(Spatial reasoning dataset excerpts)
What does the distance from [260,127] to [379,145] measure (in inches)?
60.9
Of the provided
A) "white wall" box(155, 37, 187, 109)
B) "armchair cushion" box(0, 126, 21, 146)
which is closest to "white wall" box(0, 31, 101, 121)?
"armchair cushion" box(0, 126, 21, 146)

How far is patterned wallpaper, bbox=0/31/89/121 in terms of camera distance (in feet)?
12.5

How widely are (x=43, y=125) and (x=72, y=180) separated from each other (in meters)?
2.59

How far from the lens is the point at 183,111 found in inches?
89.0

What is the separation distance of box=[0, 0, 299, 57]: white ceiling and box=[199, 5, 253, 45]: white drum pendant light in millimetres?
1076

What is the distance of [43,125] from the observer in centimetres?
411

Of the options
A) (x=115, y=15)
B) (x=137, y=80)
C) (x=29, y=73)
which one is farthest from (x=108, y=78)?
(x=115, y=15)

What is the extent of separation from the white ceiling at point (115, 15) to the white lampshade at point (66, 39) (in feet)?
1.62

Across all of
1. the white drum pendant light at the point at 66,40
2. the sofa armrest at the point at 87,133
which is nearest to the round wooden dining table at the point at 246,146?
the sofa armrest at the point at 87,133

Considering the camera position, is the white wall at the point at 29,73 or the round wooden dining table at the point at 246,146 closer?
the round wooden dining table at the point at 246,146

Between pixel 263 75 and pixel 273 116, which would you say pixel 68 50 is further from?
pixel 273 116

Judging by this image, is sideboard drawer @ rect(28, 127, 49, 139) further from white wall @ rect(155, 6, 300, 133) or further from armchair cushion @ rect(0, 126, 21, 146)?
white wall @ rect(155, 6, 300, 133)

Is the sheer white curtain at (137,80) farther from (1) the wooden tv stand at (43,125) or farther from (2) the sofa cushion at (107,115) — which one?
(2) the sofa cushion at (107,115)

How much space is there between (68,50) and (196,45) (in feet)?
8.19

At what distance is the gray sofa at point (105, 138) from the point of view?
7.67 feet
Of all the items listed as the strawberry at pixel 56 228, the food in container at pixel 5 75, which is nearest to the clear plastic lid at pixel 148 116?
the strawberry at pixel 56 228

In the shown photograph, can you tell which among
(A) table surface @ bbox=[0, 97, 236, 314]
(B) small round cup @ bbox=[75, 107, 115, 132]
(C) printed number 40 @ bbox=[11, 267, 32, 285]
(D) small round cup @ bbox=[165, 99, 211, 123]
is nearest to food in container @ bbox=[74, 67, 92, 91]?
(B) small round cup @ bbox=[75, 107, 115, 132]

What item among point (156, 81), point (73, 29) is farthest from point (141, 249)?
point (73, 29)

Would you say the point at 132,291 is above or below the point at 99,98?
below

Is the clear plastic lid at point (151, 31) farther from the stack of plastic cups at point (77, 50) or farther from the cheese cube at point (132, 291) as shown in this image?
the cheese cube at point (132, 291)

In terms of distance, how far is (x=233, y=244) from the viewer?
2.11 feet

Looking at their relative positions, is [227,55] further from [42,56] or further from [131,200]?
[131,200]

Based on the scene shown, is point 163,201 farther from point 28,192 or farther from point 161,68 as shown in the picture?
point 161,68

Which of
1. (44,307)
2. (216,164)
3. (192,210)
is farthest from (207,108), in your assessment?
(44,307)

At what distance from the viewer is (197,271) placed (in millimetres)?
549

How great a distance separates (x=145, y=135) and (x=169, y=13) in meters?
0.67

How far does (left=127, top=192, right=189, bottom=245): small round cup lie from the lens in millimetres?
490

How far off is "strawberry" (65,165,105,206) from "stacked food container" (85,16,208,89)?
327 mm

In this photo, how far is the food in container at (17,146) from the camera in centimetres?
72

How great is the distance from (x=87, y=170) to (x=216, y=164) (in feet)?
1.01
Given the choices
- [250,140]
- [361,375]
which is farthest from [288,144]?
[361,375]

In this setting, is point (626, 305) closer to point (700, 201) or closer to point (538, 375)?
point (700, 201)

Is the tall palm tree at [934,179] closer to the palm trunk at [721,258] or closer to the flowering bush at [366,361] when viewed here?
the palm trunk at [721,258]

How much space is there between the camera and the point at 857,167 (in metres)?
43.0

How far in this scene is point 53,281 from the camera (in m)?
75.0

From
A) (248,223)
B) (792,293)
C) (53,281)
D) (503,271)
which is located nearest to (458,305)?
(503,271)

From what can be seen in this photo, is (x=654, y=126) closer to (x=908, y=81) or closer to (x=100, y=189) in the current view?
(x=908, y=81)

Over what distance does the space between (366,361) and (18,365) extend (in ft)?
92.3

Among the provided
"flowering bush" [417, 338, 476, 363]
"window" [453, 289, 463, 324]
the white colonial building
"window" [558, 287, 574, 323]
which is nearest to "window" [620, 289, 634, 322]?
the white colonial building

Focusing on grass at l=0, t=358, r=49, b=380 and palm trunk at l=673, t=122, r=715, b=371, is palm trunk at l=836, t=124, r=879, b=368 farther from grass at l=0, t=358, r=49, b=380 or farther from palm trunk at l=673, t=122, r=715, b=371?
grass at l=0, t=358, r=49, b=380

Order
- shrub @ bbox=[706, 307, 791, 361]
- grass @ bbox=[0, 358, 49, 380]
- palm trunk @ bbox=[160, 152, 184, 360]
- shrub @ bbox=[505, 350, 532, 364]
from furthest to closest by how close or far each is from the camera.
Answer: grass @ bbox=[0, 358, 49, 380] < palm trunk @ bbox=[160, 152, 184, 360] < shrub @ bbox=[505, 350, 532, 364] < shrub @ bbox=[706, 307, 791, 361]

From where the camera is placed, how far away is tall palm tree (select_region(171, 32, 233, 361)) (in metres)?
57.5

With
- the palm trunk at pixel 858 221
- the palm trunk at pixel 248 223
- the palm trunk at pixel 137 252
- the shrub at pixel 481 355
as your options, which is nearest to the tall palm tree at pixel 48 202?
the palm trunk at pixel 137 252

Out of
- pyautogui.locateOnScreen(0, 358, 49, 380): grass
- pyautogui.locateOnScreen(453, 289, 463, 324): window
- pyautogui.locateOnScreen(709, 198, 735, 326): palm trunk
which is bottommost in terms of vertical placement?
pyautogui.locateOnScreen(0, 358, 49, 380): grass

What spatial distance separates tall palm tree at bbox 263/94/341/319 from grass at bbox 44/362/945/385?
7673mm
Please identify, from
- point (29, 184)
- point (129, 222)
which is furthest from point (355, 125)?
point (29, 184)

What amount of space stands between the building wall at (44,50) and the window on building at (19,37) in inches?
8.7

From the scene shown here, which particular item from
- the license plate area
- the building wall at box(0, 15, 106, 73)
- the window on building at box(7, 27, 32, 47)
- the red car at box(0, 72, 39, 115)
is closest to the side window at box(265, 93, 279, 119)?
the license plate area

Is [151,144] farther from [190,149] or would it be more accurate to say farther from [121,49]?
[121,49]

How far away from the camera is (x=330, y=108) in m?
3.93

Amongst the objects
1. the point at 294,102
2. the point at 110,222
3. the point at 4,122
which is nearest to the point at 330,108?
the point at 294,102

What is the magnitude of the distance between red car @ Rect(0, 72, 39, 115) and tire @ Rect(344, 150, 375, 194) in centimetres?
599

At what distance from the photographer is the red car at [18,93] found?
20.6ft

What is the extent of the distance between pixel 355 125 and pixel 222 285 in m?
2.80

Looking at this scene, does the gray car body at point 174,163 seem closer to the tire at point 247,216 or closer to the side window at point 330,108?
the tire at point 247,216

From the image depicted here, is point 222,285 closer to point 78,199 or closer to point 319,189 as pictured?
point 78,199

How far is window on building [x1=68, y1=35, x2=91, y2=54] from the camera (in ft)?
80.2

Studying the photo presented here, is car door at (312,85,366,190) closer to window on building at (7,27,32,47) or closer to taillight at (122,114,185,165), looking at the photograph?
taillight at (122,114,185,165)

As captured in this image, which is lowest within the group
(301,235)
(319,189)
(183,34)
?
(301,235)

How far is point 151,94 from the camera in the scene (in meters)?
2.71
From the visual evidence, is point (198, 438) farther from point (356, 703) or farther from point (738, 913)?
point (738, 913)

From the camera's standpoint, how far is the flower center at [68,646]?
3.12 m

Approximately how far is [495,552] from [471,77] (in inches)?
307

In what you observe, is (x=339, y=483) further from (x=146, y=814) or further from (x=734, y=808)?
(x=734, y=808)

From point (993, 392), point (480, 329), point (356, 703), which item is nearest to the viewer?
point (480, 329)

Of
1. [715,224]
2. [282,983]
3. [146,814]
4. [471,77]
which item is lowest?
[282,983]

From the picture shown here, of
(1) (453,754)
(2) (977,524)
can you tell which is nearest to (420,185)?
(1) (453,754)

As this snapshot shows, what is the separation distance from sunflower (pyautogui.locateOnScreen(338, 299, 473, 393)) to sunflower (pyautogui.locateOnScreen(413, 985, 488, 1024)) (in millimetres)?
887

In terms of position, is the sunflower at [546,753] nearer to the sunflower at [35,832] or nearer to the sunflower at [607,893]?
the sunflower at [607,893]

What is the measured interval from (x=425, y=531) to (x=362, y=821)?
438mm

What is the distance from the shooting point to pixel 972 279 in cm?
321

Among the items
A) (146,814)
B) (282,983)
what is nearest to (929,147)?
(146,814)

Task instructions
Repeat only the stretch of lines starting at the one containing "How far is point" and running to the final line of the entries above.

Result
How far is point 151,94 from the camera in the scene (in meters)?
2.71
From the visual evidence, is point (198, 438) farther from point (356, 703) or farther from point (738, 913)?
point (738, 913)

From the camera's standpoint, how far is the flower center at [68,646]?
3.12 m

Approximately how far is [495,552] from [471,77] (in inches)?
307

In what you observe, is (x=339, y=483) further from (x=146, y=814) or further from (x=734, y=808)?
(x=734, y=808)

From point (993, 392), point (480, 329), point (356, 703), which item is nearest to the viewer?
point (480, 329)

Of
1. [715,224]
2. [282,983]
3. [146,814]
4. [471,77]
which item is lowest?
[282,983]

From the picture shown here, of
(1) (453,754)
(2) (977,524)
can you tell which is nearest to (420,185)?
(1) (453,754)

As this snapshot shows, what is the separation distance from sunflower (pyautogui.locateOnScreen(338, 299, 473, 393)) to sunflower (pyautogui.locateOnScreen(413, 985, 488, 1024)) (in millimetres)?
887

In terms of position, is the sunflower at [546,753] nearer to the sunflower at [35,832] or nearer to the sunflower at [607,893]?
the sunflower at [607,893]

What is the measured interval from (x=425, y=531) to (x=362, y=821)?
438mm

What is the distance from the shooting point to pixel 972 279 in cm?
321

Among the items
A) (146,814)
B) (282,983)
what is nearest to (929,147)?
(146,814)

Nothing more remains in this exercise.